Tino (Chant): Nous sommes les Janitors de La Rochelle , ça va faire un an qu'on existe. On a commencé suite à un concert des Straight Jacket FC, groupe punk oi ! dans lequel je jouais déjà avec Bart (batterie). A la fin de la soirée, on s'est retrouvé avec Romain (guitare) et Laurent (basse), les deux seuls autres skins musicos de La Rochelle , et la bière aidant on s'est dit que ce serait bien de faire un truc un peu plus rock'n'roll que Straight Jacket FC, gloires locales assez éphémères. On avait les mêmes goûts musicaux, punk 77, oi !, on s'est dit que ça le ferait si on se motivait.

Bart : Le premier morceau qu'on a joué ensemble c'était Bottes et Bretelles. Il faut dire aussi que Straight Jacket, c'était plus punk HC, plus speed. Mais « HLM Sauvage » on la jouait déjà.

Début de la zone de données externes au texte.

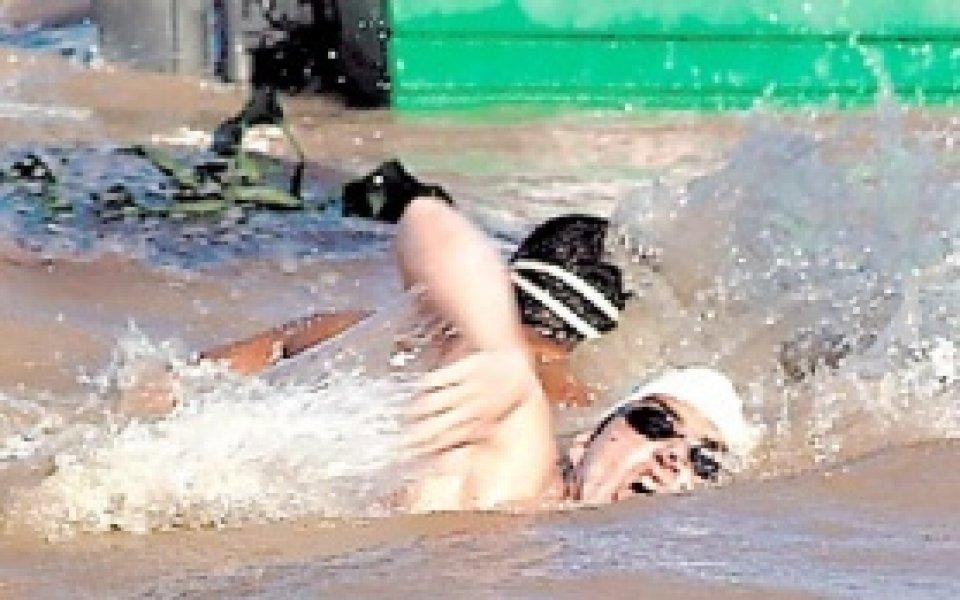 Петър Стойчев подкрепя ученическо състезание по плуване срещу затлъстяването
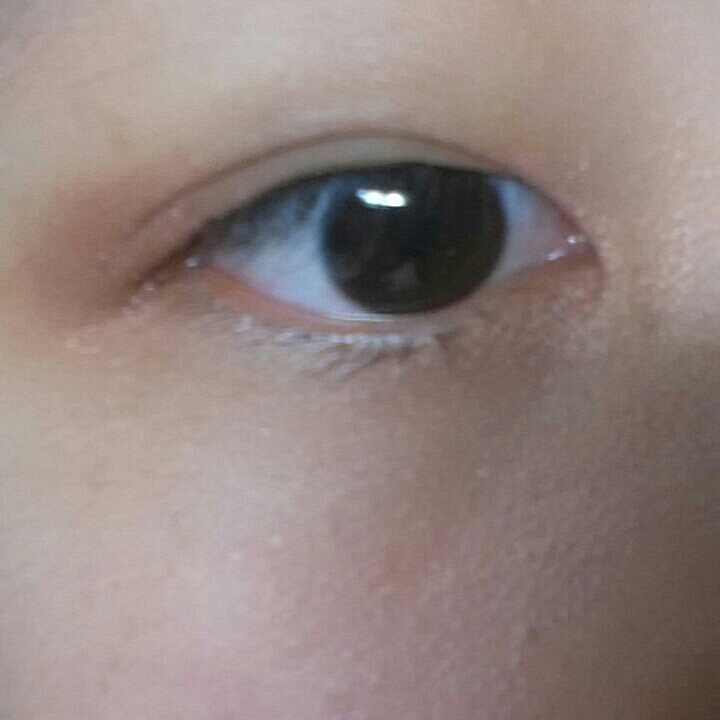 눈 가운데는 다시 한 번 살짝 더페이스샵 시나몬 드림으로 소량만 콕콕 발라 꼬리와 앞머리 섀도우와 블렌딩 해 자연스럽게 이어줍니다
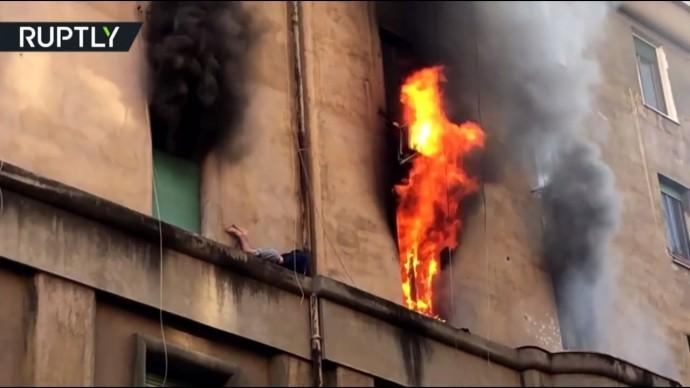 Итальянские пожарные спасли мужчину из горящей квартиры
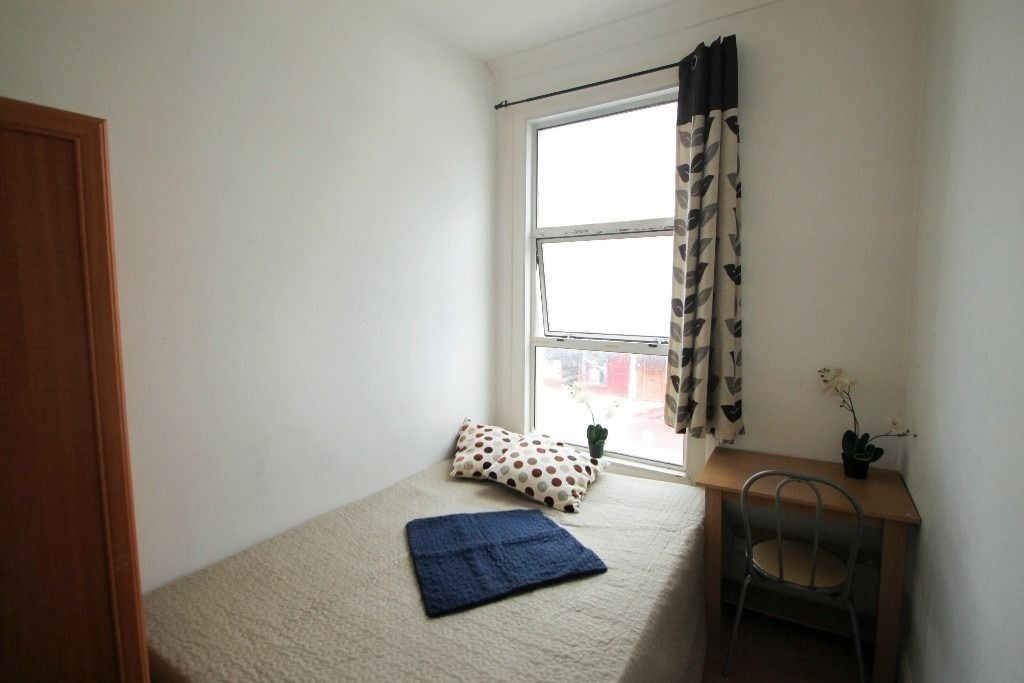 Double room & Double use single available in the same flat !! All bill inc !! 80Q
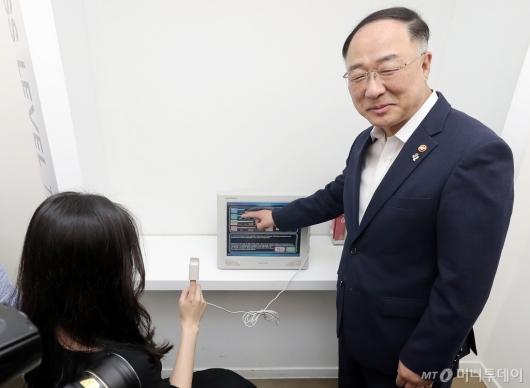 [사진]홍남기 부총리 '스트레스 측정 체험'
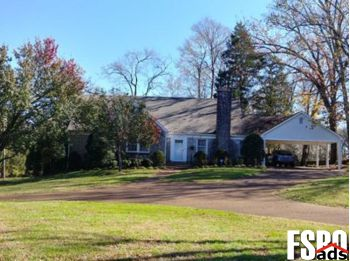 Single Family Home for Sale in Lewisburg, TN 37091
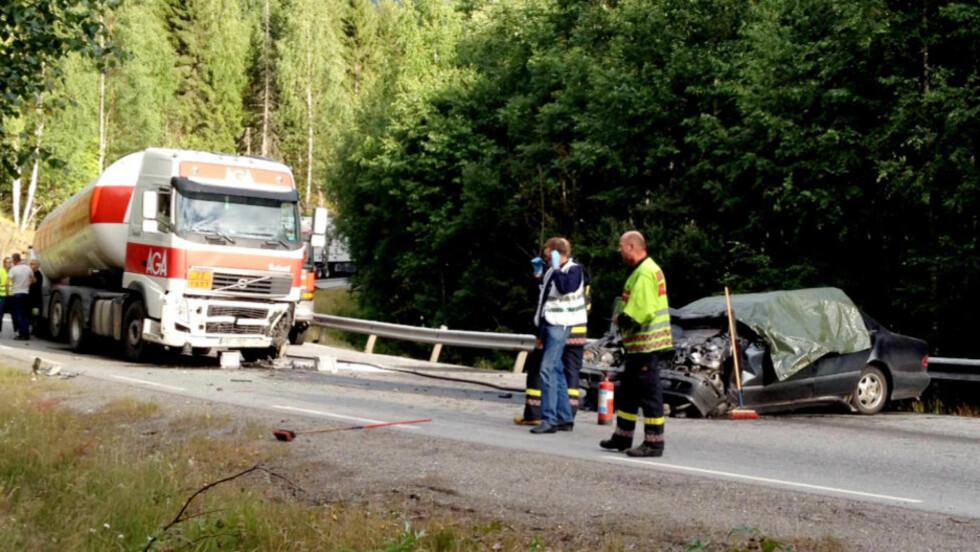 DØDSULYKKE: En personbil og en tankbil frontkolliderte på E134 i Seljord i Telemark i kveld.  Foto: Arne Magnushommen / NTB Scanpix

A La Rochelle il n'y avait pas de groupe de oi ! avant ?

Tino : Non, ça a toujours beaucoup bougé psycho, garage, mods et rock'n'roll, mais il n'y avait jamais eu de groupes de oi ! à notre connaissance. Il y avait quelques fafs qui traînaient autour à Rochefort, quelques trojan et rudeboys mais pas de oi !.

Bart : On a beaucoup d'amis dans les garageux. A la base on voulait surtout faire un groupe rock'n'roll, après je suis obligé de composer avec des skins donc ça a tourné plus oi ! mais bon c'est quand même rock'n'roll.

Tino : On a tous toujours été branchés psycho, garage aussi.

Bart : Et puis punk 77. Même les groupes de oi ! qu'on écoute, c'est plutôt Menace, Blitz ou Skrew du début, c'était plutôt des groupe punk 77 et rock'n'roll, même si maintenant c'est cultissime sur la scène oi !.

Est-ce qu'il y a un morceaux chacun que vous auriez bien aimé écrire ?

Bart : « Steam Roller » des Adicts.

Romain : « Vanina » de Dave.

Bart : « Banana Split » de Lio bien sûr si on va dans ce style.

Laurent : « Watch your back » de Cock Sparrer.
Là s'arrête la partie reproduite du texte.